As a parent new to homeschool programs, the question and decision regarding joining a support group is going to be a very personal one. While joining a homeschool support group is not a requirement of every homeschooling program many experienced homeschool parents will strongly support that you do so.
The first year of homeschool implementation will be full of academic highs and lows; having a support group will provide a sounding board of experience, understanding and empathy. If you are struggling with the idea of committing to a support group, a thorough investigation of your various group options will help to resolve your internal conflict and provide a solution to your confusion. There are many different types of support groups, but it is best to find one that fits your family from the very beginning.
The most common support groups are Christian-based. These groups will often have very specific rules, guidelines and expectations for their members. It is best to evaluate the group dynamics by attending a meeting and observing how parents and children interact with one another. This should be an environment in which you believe you would be comfortable talking about successes and failures.
As you discuss membership with members of the support group, remember to inquire as to any restrictive teaching practices. Many support groups have restrictive teaching methodology requirements, allowing only specific teaching styles to join, such as the structured learning program, the teacher-led classroom and unschooling. It is important to know exactly where you fit in within the social structure of the group before you join.
As you narrow your search for the right group for your family to join, remember that the home-school co-op you choose will become a social outlet for your family. In discussions with both parents and students, pay close attention to personalities. Ask yourself if there are any individuals that you might view as lifelong friends. Your decision to home-school is a long-term commitment; the co-op that you join will be an active part of that commitment. Therefore, it is important to join a group with members you can be friendly with for many years.

[Items from a dataset]
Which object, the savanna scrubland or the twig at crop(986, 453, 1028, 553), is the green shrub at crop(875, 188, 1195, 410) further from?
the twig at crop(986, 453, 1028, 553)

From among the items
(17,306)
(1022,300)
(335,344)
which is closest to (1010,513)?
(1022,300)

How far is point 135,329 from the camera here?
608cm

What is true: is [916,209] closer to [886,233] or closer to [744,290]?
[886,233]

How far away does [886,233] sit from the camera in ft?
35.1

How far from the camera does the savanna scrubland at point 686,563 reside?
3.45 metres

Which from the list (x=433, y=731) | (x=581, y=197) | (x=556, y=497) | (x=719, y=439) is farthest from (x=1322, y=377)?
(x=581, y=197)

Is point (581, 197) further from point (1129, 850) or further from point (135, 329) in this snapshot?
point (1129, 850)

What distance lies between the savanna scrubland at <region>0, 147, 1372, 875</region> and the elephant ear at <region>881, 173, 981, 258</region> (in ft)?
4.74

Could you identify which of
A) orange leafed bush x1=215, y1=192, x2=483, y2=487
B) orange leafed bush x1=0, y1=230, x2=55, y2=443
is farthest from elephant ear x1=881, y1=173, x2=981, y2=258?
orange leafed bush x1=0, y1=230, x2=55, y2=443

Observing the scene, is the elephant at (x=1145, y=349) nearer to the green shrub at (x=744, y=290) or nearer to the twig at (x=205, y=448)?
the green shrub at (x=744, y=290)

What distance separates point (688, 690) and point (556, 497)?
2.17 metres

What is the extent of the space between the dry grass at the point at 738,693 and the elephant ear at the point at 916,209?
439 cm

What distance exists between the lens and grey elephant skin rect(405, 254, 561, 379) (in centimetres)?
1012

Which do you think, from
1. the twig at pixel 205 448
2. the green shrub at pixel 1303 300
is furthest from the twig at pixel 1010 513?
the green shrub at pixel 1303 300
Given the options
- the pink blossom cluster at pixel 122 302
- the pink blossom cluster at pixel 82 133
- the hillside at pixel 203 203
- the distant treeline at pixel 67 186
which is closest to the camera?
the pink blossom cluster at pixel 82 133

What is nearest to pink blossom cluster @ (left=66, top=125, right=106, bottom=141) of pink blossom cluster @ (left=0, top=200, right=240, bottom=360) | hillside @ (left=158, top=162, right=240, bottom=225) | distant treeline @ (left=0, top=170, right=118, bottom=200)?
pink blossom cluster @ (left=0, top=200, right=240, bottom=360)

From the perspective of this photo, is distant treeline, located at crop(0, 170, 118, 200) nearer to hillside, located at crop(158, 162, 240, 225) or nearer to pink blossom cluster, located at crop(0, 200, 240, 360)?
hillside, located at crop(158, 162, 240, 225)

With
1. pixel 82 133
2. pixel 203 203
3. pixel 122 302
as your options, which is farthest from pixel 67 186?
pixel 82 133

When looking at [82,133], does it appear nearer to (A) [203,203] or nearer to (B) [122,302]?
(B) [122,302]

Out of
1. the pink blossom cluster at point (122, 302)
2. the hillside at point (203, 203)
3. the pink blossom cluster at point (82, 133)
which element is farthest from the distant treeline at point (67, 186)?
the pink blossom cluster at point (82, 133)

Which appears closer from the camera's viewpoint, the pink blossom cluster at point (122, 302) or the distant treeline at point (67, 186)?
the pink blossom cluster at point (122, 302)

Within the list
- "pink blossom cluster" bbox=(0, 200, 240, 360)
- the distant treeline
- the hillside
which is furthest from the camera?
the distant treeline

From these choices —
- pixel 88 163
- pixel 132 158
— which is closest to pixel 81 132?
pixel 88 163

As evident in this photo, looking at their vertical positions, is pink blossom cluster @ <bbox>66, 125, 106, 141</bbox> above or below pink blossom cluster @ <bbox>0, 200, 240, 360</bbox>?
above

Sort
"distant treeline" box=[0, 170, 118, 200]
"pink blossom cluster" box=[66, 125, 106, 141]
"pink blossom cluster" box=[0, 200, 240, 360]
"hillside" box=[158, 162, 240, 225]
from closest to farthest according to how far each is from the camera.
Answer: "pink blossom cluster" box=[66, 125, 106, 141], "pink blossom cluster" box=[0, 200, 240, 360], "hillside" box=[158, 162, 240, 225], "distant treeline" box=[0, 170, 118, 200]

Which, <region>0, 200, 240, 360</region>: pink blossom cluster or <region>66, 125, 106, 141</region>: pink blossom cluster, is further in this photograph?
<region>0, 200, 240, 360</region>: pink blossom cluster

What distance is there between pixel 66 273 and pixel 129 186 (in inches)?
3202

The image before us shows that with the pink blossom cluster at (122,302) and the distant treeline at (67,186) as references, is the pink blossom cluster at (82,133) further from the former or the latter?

§ **PROBLEMS**
a: According to the homeschool text, which kind of support group is the most common?
b: Edit everything in the listing from its start down to the line containing "2.17 metres", replacing "savanna scrubland" with "grassland" and keeping all else the same.
The listing is unrelated to the text.

§ **THE RESULTS**
a: Christian-based support groups are the most common.

b:
Which object, the grassland or the twig at crop(986, 453, 1028, 553), is the green shrub at crop(875, 188, 1195, 410) further from?
the twig at crop(986, 453, 1028, 553)

From among the items
(17,306)
(1022,300)
(335,344)
which is closest to (1010,513)?
(1022,300)

How far is point 135,329 from the camera here?
608cm

What is true: is [916,209] closer to [886,233] or closer to [744,290]?
[886,233]

How far away does [886,233] sit from the camera in ft?
35.1

How far from the camera does the grassland at point 686,563 reside?
3.45 metres

Which from the list (x=433, y=731) | (x=581, y=197) | (x=556, y=497) | (x=719, y=439) is farthest from (x=1322, y=377)?
(x=581, y=197)

Is point (581, 197) further from point (1129, 850) or further from point (135, 329) in this snapshot?
point (1129, 850)

What distance lies between the grassland at <region>0, 147, 1372, 875</region> and the elephant ear at <region>881, 173, 981, 258</region> (in ft)?
4.74

Could you identify which of
A) orange leafed bush x1=215, y1=192, x2=483, y2=487
B) orange leafed bush x1=0, y1=230, x2=55, y2=443
is farthest from elephant ear x1=881, y1=173, x2=981, y2=258?
orange leafed bush x1=0, y1=230, x2=55, y2=443

Observing the scene, is the elephant at (x=1145, y=349) nearer to the green shrub at (x=744, y=290) or nearer to the twig at (x=205, y=448)?
the green shrub at (x=744, y=290)

What distance separates point (688, 690) and point (556, 497)?
2.17 metres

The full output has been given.